I don't see how the frictionless surface makes sense. If the CM doesn't displace from its position, how is it supposed to oscillate?

15. Jan 29, 2014

### consciousness

This proves that the motion isn't simple harmonic (even for small displacements). To get a solution we need to solve that DE. If its any consolation, you have solved the physics part. Only the mathematics is left :tongue:

For a frictionless surface, consider what happens when you displace the hemisphere angularly and allow it to oscillate. The gravitational force will act downwards on the COM and the normal reaction will act upwards (below the center of the base).

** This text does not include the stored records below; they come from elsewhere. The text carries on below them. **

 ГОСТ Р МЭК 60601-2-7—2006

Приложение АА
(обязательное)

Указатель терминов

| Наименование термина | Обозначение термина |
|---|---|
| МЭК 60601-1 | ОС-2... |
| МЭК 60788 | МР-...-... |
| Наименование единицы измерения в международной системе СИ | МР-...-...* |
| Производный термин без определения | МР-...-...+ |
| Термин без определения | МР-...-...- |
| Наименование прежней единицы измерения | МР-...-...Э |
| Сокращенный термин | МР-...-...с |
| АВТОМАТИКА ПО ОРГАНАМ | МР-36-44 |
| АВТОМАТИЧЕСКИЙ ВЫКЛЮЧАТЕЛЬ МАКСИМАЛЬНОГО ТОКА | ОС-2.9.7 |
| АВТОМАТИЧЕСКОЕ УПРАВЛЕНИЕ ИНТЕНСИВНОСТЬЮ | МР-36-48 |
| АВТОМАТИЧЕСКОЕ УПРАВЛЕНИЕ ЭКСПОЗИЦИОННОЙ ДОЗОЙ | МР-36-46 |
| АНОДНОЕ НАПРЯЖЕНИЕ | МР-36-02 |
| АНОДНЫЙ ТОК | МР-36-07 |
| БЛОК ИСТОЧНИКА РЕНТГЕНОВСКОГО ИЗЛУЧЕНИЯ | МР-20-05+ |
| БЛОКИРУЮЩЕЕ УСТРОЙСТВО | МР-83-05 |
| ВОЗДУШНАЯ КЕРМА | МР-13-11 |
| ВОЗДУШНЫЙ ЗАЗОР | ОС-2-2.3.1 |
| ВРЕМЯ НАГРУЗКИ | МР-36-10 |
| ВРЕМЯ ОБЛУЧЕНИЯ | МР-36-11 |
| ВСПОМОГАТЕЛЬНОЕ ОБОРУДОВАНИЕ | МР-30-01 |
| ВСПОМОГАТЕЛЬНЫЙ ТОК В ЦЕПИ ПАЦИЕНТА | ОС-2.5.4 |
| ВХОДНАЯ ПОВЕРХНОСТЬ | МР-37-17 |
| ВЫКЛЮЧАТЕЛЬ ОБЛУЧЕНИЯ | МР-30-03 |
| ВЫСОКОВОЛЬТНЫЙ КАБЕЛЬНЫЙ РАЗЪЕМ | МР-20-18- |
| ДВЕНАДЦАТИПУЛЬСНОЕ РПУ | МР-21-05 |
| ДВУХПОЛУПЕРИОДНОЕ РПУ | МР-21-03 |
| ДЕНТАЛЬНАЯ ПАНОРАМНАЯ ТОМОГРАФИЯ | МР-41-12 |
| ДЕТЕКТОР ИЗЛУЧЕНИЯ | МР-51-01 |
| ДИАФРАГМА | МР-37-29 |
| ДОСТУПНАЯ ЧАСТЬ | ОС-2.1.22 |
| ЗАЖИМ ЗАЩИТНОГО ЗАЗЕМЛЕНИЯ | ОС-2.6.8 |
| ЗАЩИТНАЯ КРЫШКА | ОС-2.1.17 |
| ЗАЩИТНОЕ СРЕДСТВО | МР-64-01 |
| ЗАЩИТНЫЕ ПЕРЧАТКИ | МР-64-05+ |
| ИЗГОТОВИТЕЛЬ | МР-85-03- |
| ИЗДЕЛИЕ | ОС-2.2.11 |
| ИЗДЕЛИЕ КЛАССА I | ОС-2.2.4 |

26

I think it will be an SHM (easier than this question)

16. Jan 29, 2014

### Saitama

Isn't this the same case we are discussing currently in this thread?

17. Jan 29, 2014

### ehild

Keep the terms linear in theta. (Ignore the first term).

ehild

18. Jan 29, 2014

### Saitama

But that's $\dot{\theta}^2$, not $\theta^2$.

19. Jan 29, 2014

### haruspex

Next I would approximate the cos(θ) terms as 1-θ2/2. The first one you can just approximate as 1 since it has a factor $\dot \theta^2$, which will be small. The 'base' energy is 5mgR/8, which gets rid of the the 1 in the approximation for the second cos:
$E=\frac{1}{2}MR^2\left(\frac{7}{5}-\frac{3}{4}\right)\left(\frac{d\theta}{dt}\right)^2+mgR\left(\frac{3}{16}\theta^2\right)$
But you're right, it's not SHM. Solution would involve inverse trig functions. So.. onto the frictionless version?

With no friction, the CoM will just bob up and down instead of (mostly) rocking from side to side. The point of contact will still move from side to side, but not as far.

20. Jan 29, 2014

### voko

$\dot x^2 + c^2 x^2 = c^2 A^2 \Rightarrow x = A \sin \left( ct + k \right)$. Not SHM?